Pope Benedict is encouraging us to reclaim our spiritual heritage from those who have tried to snatch it way.

Hence his denunciation of the "hermeneutic of rupture" in his speech to the Roman Curia in December 2006.
He condemns as false the interpretation of Vatican II as a revolutionary movement : as a break with the past : a rupture of the Church before and after the Council.

That is why it is good to seek to follow the mind of the Church, regardless of the spirit of the times.
Deaf to the siren voices around you.
Paying no heed to their cries :
"You are not following the spirit of Vatican II !!
"You are tring to turn back the clock !!
This is not 1962 !!"

Cliches. Tired, worn out old cliches.
Yet it still requires courage to ignore them, and to hold to what is right : what is the teaching the Church : what is the mind of the Church.

I salute the priests who wish to return to the celebration of Mass according to the 1962 Missal, who wish to follow the mind of the Church.
They are right.
The Pope has just said so.

Whom do we, the ordinary people, follow in order to discern the mind of the Church ?

Well, that depends.
Think carefully before you act. Pray.
But if in doubt, and if necessary, follow not your local priest, or even your local bishop, but the Pope.

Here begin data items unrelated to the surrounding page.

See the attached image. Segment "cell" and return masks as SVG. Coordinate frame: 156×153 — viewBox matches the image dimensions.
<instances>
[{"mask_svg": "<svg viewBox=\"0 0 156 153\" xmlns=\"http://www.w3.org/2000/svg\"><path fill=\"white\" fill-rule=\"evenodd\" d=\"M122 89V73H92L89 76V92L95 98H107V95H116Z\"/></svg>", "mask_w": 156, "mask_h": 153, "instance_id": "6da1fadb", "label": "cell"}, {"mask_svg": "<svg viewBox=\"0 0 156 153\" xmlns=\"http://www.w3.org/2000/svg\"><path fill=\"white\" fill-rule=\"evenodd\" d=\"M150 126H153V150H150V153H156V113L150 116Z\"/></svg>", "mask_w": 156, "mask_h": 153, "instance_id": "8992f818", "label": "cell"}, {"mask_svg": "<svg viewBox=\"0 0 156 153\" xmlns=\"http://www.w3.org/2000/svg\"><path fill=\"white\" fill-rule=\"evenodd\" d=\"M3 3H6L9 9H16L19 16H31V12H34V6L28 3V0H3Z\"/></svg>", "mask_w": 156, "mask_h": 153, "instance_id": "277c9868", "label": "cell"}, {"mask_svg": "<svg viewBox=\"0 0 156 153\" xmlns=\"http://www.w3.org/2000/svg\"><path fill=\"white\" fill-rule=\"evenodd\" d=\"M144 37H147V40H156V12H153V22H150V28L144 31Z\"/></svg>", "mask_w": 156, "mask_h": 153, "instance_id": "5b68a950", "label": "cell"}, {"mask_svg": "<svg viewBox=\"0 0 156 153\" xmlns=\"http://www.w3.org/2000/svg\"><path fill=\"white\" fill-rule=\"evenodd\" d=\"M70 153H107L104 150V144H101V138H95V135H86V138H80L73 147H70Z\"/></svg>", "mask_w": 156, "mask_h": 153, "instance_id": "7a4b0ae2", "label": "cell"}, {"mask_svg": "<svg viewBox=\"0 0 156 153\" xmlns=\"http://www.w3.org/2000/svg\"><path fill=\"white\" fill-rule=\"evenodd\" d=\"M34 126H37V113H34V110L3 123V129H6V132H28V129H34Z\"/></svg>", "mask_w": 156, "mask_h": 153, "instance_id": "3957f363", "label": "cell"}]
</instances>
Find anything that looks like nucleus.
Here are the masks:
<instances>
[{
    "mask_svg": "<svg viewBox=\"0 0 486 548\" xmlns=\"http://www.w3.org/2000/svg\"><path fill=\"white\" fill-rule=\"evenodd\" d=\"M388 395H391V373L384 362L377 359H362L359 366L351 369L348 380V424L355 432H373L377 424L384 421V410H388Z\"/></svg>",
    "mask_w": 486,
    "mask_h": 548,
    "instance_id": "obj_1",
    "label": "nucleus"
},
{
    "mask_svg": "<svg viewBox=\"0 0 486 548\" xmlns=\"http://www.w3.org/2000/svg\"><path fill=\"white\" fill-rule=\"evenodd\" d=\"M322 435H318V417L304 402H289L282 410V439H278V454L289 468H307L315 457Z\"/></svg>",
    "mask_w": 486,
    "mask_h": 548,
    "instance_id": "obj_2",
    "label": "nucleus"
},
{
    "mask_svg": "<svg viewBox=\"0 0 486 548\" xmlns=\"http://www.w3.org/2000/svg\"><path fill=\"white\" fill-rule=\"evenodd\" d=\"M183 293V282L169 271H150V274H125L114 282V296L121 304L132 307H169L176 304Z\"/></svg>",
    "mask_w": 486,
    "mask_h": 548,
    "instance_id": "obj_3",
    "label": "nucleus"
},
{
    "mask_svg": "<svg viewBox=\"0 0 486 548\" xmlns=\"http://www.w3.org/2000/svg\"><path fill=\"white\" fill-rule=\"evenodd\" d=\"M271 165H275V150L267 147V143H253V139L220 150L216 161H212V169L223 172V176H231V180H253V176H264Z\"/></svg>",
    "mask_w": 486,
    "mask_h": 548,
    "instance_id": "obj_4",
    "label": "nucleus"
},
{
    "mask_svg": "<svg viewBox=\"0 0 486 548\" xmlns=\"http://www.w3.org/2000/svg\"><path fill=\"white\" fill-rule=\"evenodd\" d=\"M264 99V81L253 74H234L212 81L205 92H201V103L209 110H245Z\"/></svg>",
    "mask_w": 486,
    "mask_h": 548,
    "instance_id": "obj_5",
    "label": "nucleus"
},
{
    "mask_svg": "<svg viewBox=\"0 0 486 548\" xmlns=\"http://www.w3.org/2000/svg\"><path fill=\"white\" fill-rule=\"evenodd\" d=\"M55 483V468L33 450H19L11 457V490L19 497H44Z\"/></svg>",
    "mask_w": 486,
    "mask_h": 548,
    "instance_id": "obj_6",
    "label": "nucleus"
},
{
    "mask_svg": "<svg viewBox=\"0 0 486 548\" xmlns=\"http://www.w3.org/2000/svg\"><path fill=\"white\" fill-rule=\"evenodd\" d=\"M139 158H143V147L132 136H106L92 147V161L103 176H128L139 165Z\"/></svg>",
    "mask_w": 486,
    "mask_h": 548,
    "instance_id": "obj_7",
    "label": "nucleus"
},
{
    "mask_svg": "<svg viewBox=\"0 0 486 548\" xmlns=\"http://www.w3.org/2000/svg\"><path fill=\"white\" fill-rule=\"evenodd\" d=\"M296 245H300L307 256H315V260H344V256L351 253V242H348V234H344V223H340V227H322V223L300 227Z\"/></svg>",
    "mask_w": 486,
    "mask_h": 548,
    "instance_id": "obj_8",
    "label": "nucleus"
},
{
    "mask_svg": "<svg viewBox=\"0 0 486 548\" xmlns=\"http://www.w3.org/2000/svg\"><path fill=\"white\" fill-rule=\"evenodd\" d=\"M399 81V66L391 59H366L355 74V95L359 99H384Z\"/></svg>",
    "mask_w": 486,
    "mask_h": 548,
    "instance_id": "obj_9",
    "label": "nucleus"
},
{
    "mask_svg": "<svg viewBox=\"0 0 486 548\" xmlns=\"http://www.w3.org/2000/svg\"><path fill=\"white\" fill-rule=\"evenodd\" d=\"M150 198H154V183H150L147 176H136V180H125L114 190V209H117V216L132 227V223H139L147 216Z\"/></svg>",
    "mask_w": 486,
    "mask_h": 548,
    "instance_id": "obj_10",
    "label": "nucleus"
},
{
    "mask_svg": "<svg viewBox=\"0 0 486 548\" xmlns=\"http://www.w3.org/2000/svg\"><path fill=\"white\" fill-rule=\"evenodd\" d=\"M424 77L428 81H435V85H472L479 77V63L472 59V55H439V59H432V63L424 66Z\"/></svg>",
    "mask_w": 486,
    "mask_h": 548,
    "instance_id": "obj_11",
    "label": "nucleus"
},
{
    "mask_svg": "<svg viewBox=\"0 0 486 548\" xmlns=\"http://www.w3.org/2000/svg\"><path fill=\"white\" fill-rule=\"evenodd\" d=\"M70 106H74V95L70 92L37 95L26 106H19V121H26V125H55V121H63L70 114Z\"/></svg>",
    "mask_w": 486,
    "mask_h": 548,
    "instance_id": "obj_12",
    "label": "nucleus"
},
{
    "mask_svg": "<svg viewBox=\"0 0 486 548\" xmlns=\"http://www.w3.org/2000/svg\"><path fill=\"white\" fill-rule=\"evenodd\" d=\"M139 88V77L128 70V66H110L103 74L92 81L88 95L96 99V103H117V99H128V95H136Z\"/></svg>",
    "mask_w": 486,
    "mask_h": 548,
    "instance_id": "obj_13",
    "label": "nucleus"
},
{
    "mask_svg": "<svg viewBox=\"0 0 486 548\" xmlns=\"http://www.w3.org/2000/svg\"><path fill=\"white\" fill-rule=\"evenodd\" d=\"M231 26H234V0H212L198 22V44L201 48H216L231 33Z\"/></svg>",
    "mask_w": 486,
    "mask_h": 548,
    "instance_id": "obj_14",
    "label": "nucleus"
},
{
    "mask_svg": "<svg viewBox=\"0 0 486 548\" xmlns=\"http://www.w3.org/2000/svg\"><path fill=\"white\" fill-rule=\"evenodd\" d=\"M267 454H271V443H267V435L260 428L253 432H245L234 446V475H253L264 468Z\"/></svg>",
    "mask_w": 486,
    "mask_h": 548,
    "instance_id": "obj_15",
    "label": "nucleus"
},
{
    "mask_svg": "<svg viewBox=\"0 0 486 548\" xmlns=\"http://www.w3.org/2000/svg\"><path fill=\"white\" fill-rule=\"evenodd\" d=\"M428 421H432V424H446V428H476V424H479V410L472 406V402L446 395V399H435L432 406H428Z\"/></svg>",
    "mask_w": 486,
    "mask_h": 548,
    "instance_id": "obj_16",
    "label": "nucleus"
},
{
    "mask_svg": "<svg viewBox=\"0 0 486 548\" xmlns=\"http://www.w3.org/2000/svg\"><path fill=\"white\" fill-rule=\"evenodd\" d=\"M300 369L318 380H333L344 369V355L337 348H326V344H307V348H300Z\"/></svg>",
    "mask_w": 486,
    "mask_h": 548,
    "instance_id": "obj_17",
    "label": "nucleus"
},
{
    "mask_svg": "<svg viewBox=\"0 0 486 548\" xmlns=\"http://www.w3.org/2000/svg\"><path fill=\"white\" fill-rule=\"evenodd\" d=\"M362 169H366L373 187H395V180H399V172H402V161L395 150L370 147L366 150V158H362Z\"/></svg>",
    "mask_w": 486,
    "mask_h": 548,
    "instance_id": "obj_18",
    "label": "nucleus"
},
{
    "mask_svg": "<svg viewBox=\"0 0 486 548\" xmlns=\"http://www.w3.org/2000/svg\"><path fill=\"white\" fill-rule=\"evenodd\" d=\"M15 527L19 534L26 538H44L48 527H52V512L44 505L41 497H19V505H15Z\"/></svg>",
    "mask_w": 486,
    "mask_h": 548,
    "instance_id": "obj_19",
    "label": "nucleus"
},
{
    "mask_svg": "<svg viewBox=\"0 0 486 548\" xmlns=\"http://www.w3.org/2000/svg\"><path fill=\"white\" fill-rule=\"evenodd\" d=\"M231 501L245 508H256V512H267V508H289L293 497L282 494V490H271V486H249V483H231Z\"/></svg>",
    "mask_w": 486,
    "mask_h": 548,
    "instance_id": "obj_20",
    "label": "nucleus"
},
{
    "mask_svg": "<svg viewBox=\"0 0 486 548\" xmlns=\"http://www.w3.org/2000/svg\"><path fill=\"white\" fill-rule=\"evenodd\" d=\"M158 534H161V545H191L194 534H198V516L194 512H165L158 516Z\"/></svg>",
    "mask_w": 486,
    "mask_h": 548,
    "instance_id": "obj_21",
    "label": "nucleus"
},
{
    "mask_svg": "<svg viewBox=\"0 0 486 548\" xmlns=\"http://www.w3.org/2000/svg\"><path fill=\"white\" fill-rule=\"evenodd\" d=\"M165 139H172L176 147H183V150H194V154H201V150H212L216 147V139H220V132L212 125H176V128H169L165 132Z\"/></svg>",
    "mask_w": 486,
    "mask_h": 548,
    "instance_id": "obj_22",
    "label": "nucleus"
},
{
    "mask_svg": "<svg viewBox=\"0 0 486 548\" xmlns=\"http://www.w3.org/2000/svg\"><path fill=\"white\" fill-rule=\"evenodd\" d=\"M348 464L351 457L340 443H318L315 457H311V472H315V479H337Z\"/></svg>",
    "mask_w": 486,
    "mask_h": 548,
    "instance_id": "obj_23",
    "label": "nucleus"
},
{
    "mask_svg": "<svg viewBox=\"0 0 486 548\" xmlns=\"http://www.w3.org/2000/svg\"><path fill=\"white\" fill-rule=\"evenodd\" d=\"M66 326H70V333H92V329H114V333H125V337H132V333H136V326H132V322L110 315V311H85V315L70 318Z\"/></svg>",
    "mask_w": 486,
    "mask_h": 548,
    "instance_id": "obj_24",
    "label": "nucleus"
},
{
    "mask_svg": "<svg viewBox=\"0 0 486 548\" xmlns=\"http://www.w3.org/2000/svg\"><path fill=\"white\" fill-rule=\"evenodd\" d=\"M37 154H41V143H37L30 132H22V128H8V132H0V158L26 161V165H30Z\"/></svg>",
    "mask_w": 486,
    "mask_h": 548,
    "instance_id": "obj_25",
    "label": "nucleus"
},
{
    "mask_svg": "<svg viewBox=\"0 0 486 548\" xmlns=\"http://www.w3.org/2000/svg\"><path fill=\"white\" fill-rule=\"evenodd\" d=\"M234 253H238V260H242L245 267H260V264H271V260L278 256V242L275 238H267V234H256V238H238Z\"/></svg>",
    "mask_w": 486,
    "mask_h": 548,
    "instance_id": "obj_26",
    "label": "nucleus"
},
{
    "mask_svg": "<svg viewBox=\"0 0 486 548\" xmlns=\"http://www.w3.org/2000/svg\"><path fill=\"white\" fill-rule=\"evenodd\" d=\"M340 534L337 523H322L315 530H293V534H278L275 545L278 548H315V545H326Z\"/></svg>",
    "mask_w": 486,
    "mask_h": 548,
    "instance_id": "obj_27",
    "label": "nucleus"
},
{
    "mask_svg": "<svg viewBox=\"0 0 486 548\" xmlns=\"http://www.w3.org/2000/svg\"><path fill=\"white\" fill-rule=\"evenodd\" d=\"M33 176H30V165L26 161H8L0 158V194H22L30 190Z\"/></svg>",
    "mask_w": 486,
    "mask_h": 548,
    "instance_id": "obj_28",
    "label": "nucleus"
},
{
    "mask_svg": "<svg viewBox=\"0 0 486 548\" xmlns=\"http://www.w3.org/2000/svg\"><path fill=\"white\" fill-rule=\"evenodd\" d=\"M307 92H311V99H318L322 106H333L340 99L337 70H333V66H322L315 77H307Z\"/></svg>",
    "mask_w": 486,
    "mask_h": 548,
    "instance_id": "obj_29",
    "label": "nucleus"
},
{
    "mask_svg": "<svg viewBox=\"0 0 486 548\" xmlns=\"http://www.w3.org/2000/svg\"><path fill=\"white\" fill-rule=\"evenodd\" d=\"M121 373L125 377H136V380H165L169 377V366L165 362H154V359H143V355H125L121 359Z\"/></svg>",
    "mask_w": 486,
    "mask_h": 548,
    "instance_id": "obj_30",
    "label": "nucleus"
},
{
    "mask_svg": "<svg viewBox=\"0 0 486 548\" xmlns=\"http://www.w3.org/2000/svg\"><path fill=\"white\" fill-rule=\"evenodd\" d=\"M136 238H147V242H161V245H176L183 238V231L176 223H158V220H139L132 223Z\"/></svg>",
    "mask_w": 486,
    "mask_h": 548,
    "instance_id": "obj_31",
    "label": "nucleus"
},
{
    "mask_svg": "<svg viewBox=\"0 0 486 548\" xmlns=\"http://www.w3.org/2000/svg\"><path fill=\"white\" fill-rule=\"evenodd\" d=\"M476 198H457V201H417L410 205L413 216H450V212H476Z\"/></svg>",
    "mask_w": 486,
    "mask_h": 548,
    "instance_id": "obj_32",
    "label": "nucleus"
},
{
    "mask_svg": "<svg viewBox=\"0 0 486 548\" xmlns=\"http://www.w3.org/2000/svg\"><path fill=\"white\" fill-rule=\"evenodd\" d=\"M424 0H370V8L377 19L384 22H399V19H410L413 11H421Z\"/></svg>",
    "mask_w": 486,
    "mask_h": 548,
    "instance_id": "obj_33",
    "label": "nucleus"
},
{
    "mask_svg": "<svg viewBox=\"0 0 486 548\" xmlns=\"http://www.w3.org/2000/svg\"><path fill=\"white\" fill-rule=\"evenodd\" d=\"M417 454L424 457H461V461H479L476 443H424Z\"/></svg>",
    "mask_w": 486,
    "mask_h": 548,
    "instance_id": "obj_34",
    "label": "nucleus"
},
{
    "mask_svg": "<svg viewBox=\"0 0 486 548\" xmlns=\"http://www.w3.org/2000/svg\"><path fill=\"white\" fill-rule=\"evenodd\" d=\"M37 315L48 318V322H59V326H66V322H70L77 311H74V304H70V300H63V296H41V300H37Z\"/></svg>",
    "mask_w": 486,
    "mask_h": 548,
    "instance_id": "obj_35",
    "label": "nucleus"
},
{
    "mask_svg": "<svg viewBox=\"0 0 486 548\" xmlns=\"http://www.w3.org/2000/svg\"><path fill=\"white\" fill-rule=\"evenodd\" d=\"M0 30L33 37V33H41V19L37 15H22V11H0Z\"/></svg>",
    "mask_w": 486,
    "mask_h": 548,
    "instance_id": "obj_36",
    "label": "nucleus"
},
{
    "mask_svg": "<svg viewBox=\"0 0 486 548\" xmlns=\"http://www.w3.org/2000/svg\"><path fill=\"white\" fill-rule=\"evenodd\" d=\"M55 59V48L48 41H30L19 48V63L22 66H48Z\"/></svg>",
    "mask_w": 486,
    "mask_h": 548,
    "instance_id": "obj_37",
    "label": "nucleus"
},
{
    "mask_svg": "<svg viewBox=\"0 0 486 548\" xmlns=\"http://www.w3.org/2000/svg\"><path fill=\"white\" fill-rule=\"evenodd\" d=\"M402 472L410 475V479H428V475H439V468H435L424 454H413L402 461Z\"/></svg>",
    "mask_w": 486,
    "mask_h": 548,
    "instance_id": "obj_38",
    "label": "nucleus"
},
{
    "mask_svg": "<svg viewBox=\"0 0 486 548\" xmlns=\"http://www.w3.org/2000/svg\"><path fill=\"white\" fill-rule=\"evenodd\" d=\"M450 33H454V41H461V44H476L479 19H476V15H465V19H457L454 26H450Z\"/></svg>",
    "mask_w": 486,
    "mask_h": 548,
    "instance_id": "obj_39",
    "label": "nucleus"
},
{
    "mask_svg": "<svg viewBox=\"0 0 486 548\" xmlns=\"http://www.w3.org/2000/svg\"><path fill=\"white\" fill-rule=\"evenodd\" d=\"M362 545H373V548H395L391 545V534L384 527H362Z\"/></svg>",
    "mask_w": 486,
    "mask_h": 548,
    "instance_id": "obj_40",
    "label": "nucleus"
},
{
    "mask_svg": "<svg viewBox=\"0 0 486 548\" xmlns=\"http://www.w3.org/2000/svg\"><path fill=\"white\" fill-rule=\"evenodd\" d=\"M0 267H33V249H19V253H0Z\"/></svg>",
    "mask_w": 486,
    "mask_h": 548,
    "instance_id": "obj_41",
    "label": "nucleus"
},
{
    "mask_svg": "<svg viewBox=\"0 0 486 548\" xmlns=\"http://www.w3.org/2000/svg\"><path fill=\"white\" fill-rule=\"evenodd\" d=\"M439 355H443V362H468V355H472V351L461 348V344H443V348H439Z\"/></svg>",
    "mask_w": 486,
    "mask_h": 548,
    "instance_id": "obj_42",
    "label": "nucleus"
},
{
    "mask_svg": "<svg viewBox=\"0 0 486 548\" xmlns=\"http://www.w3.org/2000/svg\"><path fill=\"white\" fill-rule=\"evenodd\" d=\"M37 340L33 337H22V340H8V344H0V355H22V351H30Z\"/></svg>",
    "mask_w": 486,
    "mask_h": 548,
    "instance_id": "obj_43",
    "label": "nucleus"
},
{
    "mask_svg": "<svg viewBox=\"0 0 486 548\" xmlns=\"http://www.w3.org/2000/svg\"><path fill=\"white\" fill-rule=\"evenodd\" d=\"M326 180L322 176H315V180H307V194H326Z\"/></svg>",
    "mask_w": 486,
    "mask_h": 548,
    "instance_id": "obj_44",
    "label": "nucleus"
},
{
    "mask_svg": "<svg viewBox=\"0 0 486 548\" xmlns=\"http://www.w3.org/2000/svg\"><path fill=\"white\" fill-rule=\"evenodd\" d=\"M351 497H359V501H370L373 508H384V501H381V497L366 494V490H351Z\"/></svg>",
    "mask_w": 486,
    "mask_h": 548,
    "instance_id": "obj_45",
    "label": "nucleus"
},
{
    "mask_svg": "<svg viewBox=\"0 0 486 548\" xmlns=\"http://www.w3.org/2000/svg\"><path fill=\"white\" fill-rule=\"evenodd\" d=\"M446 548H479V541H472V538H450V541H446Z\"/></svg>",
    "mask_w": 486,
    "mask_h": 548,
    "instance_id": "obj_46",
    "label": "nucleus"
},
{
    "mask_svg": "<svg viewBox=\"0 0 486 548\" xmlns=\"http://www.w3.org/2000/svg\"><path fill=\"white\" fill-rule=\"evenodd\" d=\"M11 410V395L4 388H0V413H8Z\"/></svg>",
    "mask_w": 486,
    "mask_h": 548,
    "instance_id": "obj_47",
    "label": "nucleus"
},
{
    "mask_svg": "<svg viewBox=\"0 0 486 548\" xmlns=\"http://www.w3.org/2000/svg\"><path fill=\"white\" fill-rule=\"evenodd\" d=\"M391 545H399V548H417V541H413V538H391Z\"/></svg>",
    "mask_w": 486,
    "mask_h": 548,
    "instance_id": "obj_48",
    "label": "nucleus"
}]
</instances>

Where, I wonder, did I read these words :
"Ubi Petrus, ibi Ecclesia.
Et ibi Ecclesia, vita aeterna."

BTW, I hope the plan of Fr. Ray and some of his colleagues for "higher education" works out O.K.

Anonymous said...

Apologies for the anonymous but blogger will not let me log in. I think the training is being offered for priests ordained within the last ten years not just within the last year, see first paragraph of press release. Kind regards, Michael.

Fr Ray Blake said...

Sorry that was a typo, which i have corrected.

Anonymous said...

The mind of the Church is not the same as the mentalities of those who appeal to it, left or right. The authority of the Church is binding, the mind of the Church is fluid. None can escape the spirit of the age. The authority of the Church transcends it. The mind of the Church is subordinate to it as it develops from age to age and takes on the colours of all periods of history.

Anonymous said...

Doc Wright ~ I wouldn't get fixated on the "60's" and "70's". Much of the wreckification took place after 1980. The rate at which people lapsed after 1980 increased, to name but one example.

This was in the face of JPII pontificate who, when he was not being mocked or ridiculed, was simply ignored.

Bishop Crowley was still ordering the wrecking of Churches in his diocese up until recently - this despite resistance from the laity. Some of these men are consumed with hatred for the Church. Any person who resists them is dismissed as having "issues" - one of their many poisonous put downs.